▶ DATA SECTION
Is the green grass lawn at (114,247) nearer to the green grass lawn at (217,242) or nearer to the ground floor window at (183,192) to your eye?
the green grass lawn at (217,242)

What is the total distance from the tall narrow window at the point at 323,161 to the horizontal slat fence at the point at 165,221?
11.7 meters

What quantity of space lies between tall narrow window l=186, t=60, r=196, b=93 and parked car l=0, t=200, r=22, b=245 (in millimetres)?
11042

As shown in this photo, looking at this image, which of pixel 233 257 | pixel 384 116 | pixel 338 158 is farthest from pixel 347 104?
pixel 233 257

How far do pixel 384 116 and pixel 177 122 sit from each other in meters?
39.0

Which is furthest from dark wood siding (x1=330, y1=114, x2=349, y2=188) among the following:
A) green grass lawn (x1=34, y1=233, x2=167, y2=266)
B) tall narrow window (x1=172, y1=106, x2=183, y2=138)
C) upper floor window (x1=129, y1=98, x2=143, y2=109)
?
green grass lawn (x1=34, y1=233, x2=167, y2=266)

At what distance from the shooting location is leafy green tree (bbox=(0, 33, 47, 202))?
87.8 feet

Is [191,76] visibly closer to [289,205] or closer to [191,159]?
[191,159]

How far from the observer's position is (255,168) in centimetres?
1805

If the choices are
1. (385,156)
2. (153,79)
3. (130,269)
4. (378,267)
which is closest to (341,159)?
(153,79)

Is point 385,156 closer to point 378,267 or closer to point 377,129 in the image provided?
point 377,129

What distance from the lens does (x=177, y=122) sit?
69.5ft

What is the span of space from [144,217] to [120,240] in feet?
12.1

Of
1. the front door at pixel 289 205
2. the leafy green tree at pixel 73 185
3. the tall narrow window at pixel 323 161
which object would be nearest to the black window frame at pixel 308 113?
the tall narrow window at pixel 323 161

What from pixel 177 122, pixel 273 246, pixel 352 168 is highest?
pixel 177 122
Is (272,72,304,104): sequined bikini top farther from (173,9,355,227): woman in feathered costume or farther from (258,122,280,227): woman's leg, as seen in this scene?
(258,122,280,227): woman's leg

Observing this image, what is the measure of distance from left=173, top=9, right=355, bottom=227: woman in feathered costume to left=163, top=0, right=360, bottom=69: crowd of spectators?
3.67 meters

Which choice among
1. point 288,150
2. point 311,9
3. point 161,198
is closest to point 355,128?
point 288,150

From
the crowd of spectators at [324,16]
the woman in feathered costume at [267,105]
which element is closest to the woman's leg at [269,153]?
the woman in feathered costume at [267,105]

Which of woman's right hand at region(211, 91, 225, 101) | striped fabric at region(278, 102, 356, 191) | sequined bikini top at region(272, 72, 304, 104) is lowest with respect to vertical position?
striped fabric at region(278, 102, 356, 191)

▶ DESCRIPTION OF THE TASK
Reproduce each of the rows above verbatim, with no change to any character.

▶ EXERCISE SOLUTION
Is the green grass lawn at (114,247) nearer to the green grass lawn at (217,242) or nearer to the ground floor window at (183,192) to your eye?
the green grass lawn at (217,242)

What is the total distance from the tall narrow window at the point at 323,161 to the horizontal slat fence at the point at 165,221?
11.7 meters

What quantity of space lies between tall narrow window l=186, t=60, r=196, b=93 and parked car l=0, t=200, r=22, b=245 (in millimetres)?
11042

As shown in this photo, looking at this image, which of pixel 233 257 | pixel 384 116 | pixel 338 158 is farthest from pixel 347 104?
pixel 233 257

How far do pixel 384 116 and pixel 177 122 sit from each other in meters?
39.0

Which is furthest from dark wood siding (x1=330, y1=114, x2=349, y2=188) among the following:
A) green grass lawn (x1=34, y1=233, x2=167, y2=266)
B) tall narrow window (x1=172, y1=106, x2=183, y2=138)
C) upper floor window (x1=129, y1=98, x2=143, y2=109)
?
green grass lawn (x1=34, y1=233, x2=167, y2=266)

At what distance from the shooting location is leafy green tree (bbox=(0, 33, 47, 202))?
87.8 feet

Is [191,76] visibly closer to [289,205] or closer to [191,159]?
[191,159]

How far from the observer's position is (255,168) in centimetres?
1805

If the choices are
1. (385,156)
2. (153,79)
3. (130,269)
4. (378,267)
which is closest to (341,159)?
(153,79)

Is point 385,156 closer to point 378,267 or closer to point 377,129 in the image provided?
point 377,129

What distance from the lens does (x=177, y=122) sit?
69.5ft

What is the span of space from [144,217] to [120,240] in feet?
12.1

Of
1. the front door at pixel 289 205
2. the leafy green tree at pixel 73 185
3. the tall narrow window at pixel 323 161
which object would be nearest to the black window frame at pixel 308 113?
the tall narrow window at pixel 323 161

What from pixel 177 122, pixel 273 246, pixel 352 168 is highest?
pixel 177 122
Is (272,72,304,104): sequined bikini top farther from (173,9,355,227): woman in feathered costume or farther from (258,122,280,227): woman's leg, as seen in this scene?
(258,122,280,227): woman's leg

Observing this image, what is the measure of distance from left=173, top=9, right=355, bottom=227: woman in feathered costume to left=163, top=0, right=360, bottom=69: crowd of spectators?
3.67 meters

Which choice among
1. point 288,150
2. point 311,9
3. point 161,198
is closest to point 355,128?
point 288,150

From
the crowd of spectators at [324,16]
the woman in feathered costume at [267,105]
which element is closest to the woman's leg at [269,153]?
the woman in feathered costume at [267,105]

Which of woman's right hand at region(211, 91, 225, 101) | striped fabric at region(278, 102, 356, 191) | sequined bikini top at region(272, 72, 304, 104) is lowest with respect to vertical position?
striped fabric at region(278, 102, 356, 191)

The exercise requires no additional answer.